Mao Zedong (1893-1976, Wade-Giles: Mao Tse-tung) was a Chinese communist, military commander, strategist, political philosopher and party leader. He became the most significant leader and figurehead of the Chinese Revolution.
Rising from humble origins, Mao was a minor regional figure in the Chinese Communist Party (CCP) until the 1930s. During the Long March (1934-36) and the Yan’an period (1936-46), Mao became the undisputed leader of the party, as well as its leading strategist and ideological mentor.
It was Mao Zedong who addressed a crowded in Tiananmen Square, Beijing in October 1949, to decare the CCP’s final victory and the formation of the People’s Republic of China.
Mao is perhaps best known as the architect of the Great Leap Forward (1958-61), an ambitious but disastrous economic program that produced a widespread national famine in China, causing the deaths of an estimated 30 million people. Mao was also the figurehead of the Cultural Revolution (1966-76), a disruptive and sometimes violent mass campaign driven by political radicals.
Mao Zedong was born in Hunan province, the son of an affluent peasant. He began his life as a librarian and teacher while studying both left-wing Western political texts and the writings of ancient Chinese scholars.
In 1921, Mao became a founding member of the CCP, attending the first meeting of the party in Shanghai. For much of the 1920s, he worked as a party functionary in Shanghai and as a regional leader in his native Hunan.
In 1927, Mao led the Autumn Harvest Uprising, an unsuccessful rebellion against Nationalists and landlords in Hunan province. In 1929, he instigated the formation of a ‘peasant soviet’ in the southern province of Jiangxi. Despite his successes there, Mao was elbowed from power in Jiangxi after the party’s national leaders relocated there in 1931.
The Long March
An encirclement campaign by the Nationalists forced the CCP and the Red Army to abandon Jiangxi in 1934, triggering the famous Long March. This event would raise Mao’s profile, allowing to gain control of the CCP and change the course of the Chinese Revolution.
Mao’s leadership during the Long March (1934-35) and the Yan’an Soviet (1936-1949), coupled with a power shift at the Zunyi conference (1935), increased his prominence and support in the CCP. By the mid-1940s, Mao had become the party’s political, military and ideological leader. This ascendancy was not bloodless or painless. Mao’s rectification campaign in Yan’an was designed, in part, to intimidate, marginalise and eradicate his opponents.
While based in Yan’an, Mao worked on developing and refining his own political philosophy. His political writings, later dubbed Maoism or ‘Mao Zedong Thought’. would become the official ideology of the CCP. In 1949, Mao led the communists to victory in the Chinese Civil War and proclaimed the formation of the People’s Republic of China.

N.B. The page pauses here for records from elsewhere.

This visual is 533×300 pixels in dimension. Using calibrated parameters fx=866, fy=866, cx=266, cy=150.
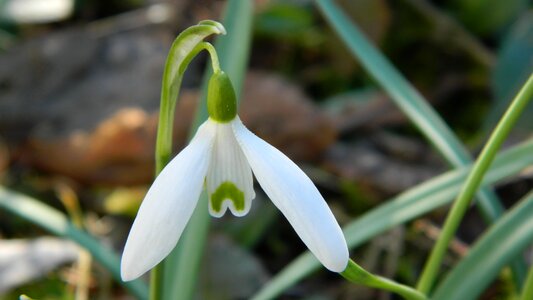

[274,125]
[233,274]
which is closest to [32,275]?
[233,274]

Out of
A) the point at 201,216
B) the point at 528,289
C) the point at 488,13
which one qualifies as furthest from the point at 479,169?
the point at 488,13

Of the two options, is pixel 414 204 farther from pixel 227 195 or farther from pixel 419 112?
pixel 227 195

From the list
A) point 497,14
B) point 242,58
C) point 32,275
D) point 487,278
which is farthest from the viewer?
point 497,14

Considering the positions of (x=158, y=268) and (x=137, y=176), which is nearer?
(x=158, y=268)

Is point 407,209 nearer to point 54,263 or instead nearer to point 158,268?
point 158,268

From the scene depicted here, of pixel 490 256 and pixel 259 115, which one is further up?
pixel 259 115

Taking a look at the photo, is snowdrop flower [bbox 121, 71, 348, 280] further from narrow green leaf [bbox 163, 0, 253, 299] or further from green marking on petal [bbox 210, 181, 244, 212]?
narrow green leaf [bbox 163, 0, 253, 299]

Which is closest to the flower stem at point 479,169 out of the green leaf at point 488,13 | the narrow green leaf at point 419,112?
the narrow green leaf at point 419,112

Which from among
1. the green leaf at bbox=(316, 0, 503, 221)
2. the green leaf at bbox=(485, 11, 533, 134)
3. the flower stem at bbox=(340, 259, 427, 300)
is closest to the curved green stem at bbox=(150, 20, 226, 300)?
the flower stem at bbox=(340, 259, 427, 300)
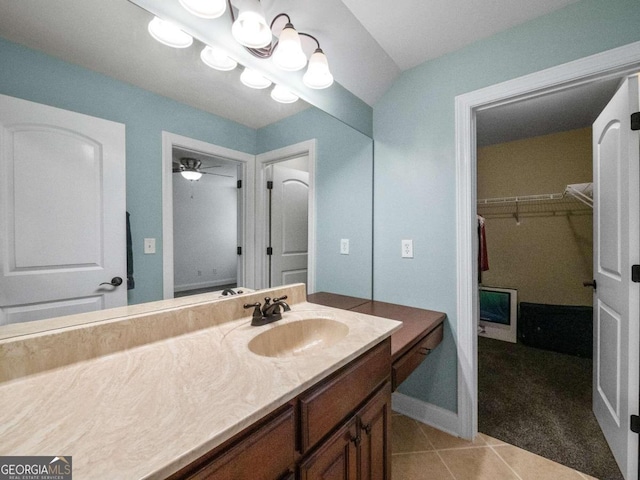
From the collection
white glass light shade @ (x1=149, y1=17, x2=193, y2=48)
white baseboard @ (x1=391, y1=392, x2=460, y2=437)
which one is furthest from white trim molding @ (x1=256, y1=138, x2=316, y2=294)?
white baseboard @ (x1=391, y1=392, x2=460, y2=437)

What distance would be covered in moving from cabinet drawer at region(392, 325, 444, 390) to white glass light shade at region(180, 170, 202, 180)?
1.11 meters

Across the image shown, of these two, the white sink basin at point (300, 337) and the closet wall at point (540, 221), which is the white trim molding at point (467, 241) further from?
the closet wall at point (540, 221)

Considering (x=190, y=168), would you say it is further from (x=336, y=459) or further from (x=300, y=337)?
(x=336, y=459)

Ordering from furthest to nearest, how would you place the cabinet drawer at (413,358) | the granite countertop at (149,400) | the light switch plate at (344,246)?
the light switch plate at (344,246) → the cabinet drawer at (413,358) → the granite countertop at (149,400)

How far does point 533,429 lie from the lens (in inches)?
66.9

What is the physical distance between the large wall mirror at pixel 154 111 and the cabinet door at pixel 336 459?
69 cm

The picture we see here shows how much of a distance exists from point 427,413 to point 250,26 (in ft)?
7.65

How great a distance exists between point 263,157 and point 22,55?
78 centimetres

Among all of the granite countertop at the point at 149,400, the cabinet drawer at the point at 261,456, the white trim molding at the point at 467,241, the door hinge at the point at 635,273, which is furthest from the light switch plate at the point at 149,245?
the door hinge at the point at 635,273

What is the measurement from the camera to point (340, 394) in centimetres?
83

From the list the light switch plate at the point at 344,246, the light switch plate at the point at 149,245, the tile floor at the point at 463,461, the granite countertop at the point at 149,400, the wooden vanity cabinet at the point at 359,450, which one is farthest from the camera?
the light switch plate at the point at 344,246

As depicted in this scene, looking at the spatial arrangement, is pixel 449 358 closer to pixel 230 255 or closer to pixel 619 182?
pixel 619 182

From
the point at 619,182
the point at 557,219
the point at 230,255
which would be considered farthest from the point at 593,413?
the point at 230,255

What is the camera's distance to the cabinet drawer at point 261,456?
1.71 ft
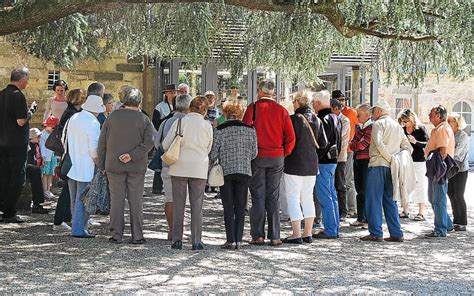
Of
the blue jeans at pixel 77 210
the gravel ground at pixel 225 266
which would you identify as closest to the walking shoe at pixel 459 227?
the gravel ground at pixel 225 266

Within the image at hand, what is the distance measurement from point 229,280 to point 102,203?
2.82 metres

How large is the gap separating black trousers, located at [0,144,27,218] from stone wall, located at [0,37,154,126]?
827cm

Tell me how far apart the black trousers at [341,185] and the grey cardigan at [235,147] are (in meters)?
2.78

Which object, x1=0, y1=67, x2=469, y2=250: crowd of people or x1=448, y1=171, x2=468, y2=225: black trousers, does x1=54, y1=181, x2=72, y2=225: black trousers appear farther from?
x1=448, y1=171, x2=468, y2=225: black trousers

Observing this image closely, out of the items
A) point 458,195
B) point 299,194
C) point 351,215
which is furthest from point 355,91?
point 299,194

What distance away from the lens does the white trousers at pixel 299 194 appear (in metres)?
9.83

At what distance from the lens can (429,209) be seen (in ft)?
46.0

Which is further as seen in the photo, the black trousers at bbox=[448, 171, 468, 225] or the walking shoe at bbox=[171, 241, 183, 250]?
the black trousers at bbox=[448, 171, 468, 225]

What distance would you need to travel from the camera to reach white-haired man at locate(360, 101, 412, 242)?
10172 millimetres

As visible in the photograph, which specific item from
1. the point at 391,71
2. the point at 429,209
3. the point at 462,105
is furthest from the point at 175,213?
the point at 462,105

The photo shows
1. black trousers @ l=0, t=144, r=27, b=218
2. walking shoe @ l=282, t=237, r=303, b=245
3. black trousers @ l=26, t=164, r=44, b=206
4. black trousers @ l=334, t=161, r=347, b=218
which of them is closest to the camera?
walking shoe @ l=282, t=237, r=303, b=245

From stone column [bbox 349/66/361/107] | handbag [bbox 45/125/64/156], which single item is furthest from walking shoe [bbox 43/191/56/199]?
stone column [bbox 349/66/361/107]

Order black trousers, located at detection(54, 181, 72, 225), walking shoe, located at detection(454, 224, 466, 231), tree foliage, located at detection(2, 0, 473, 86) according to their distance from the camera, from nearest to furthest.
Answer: tree foliage, located at detection(2, 0, 473, 86) → black trousers, located at detection(54, 181, 72, 225) → walking shoe, located at detection(454, 224, 466, 231)

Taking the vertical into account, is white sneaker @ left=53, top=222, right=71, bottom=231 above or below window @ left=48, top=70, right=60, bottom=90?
below
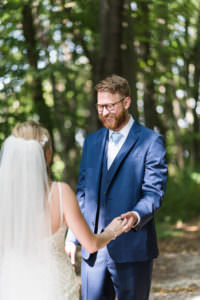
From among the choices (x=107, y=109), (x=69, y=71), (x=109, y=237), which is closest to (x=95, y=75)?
(x=69, y=71)

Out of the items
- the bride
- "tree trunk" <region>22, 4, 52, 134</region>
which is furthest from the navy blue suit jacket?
"tree trunk" <region>22, 4, 52, 134</region>

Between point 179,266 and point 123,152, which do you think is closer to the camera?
point 123,152

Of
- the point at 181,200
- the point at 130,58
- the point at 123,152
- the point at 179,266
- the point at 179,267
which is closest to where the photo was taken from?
the point at 123,152

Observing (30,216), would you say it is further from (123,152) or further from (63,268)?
(123,152)

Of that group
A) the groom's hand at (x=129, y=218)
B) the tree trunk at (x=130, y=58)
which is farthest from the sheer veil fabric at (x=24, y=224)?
the tree trunk at (x=130, y=58)

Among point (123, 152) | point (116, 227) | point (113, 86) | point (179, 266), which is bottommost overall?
point (179, 266)

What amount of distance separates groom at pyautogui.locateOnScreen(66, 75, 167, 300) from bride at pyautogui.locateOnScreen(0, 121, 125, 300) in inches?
29.9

Mao’s policies in the early 1950s began China’s transition from an undeveloped agricultural economy into an industrial and military superpower. His agrarian reform program began with peasants seizing land from landlords, many of whom were punished for their exploitation of others.
In the mid-1950s, Mao implemented a Soviet-style economic program, the First Five Year Plan, and set about collectivising peasant land into huge communes. In 1958, Mao launched his second Five Year Plan, dubbed the Great Leap Forward, demanding that China’s heavy industries and steel production grow to exceed that of Western nations. Mao’s ambitious plans did produce industrial growth but it came at an enormous human cost.
By 1959, some of Mao’s fellow party leaders were criticising the Great Leap Forward and urging a more moderate approach. Mao resigned the presidency of the People’s Republic (April 1959) and in the early 1960s reluctantly stepped back from matters of government and policy.
Cultural Revolution and return to power
In the mid-1960s Mao launched the Cultural Revolution, a movement to identify and cleanse anti-socialist ideas in academia, art and literature. The Cultural Revolution became a sweeping social and political movement, underpinned by one of the strongest personality cults in history. It was driven by political radicals, most of them students fanatically loyal to Mao, his ideas and his socialist vision.
As an international leader, Mao was famously hostile to Western nations, particularly the United States, which he described as a nation of “hangmen”. Mao generally left foreign policy matters to his premier, Zhou Enlai, though he did meet US president Richard Nixon during the latter’s 1972 visit to China.
The final years of Mao’s reign were marked by illness and incapacity. Socialist policy during this period was strongly influenced by the Gang of Four. When Mao died in September 1976, it triggered a tidal wave of grief and sorrow around China.